> Task item: In the forum thread below, which APU model did firemars use for the experiment?

Exercise passage: Begin

6 Replies Latest reply on Oct 26, 2011 5:58 PM by firemars

    Coherence between CPU and GPU in Fusion APU

    firemars

      If I allocate a memory buffer "D" in system memory. And launch two kernerls for CPU and GPU at the same time.

      If GPU use atomic operation on "D", and CPU also use atomic operation on "D".
      Can I get a coherent result?
      Thanks


        • Coherence between CPU and GPU in Fusion APU
          MicahVillmow
          We have a test case that does just this internally, so it does work.
            • Coherence between CPU and GPU in Fusion APU
              firemars

              Thanks for your reply.

              Actually, I also did some experiments on that.

              It seems like that sometimes I can get coherent result, but sometimes not, whatever I use USWC or not.

              When I just run one kernel on CPU or GPU, the result is good under atomic operations between threads. But it does not work very well when I run two kernels at the same time.

              I am interested in how the atomic operations work in two different kernels.  And if I use atomic operation on CPU (use C, not in kernel), can I also get coherent result with the atomic operation inside kernel.

              Thanks

            • Coherence between CPU and GPU in Fusion APU
              MicahVillmow
              firemars,
              I believe this will only work with an APU, not with a discrete. There are no atomic operations across the PCI bus so the atomicity is broken at that point.
                • Coherence between CPU and GPU in Fusion APU
                  firemars

                  Hi Micah,

                  Thanks for your replying. 

                  I did the experiment on APU, which is A8-3850. The OS is windows 7. 

                  I launched two kernels, one for CPU, the other for GPU.

                  Both of the kernels will do atomic_add on one memory object, which is create by CL_MEM_ALLOC_HOST_PTR.

                  As what I seen, the atomic operations between these two kernels can not be guarantee. 

                  I think the reason might be that CPU use write combine buffer. Thus, GPU cannot read the most latest data.

Exercise passage: End
Input data: Begin

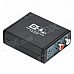 LKV3088 Digital to Analog Audio Converter - Black LKV3088 Digital to Analog Audio Converter - Black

Input data: End

> Response: The A8-3850.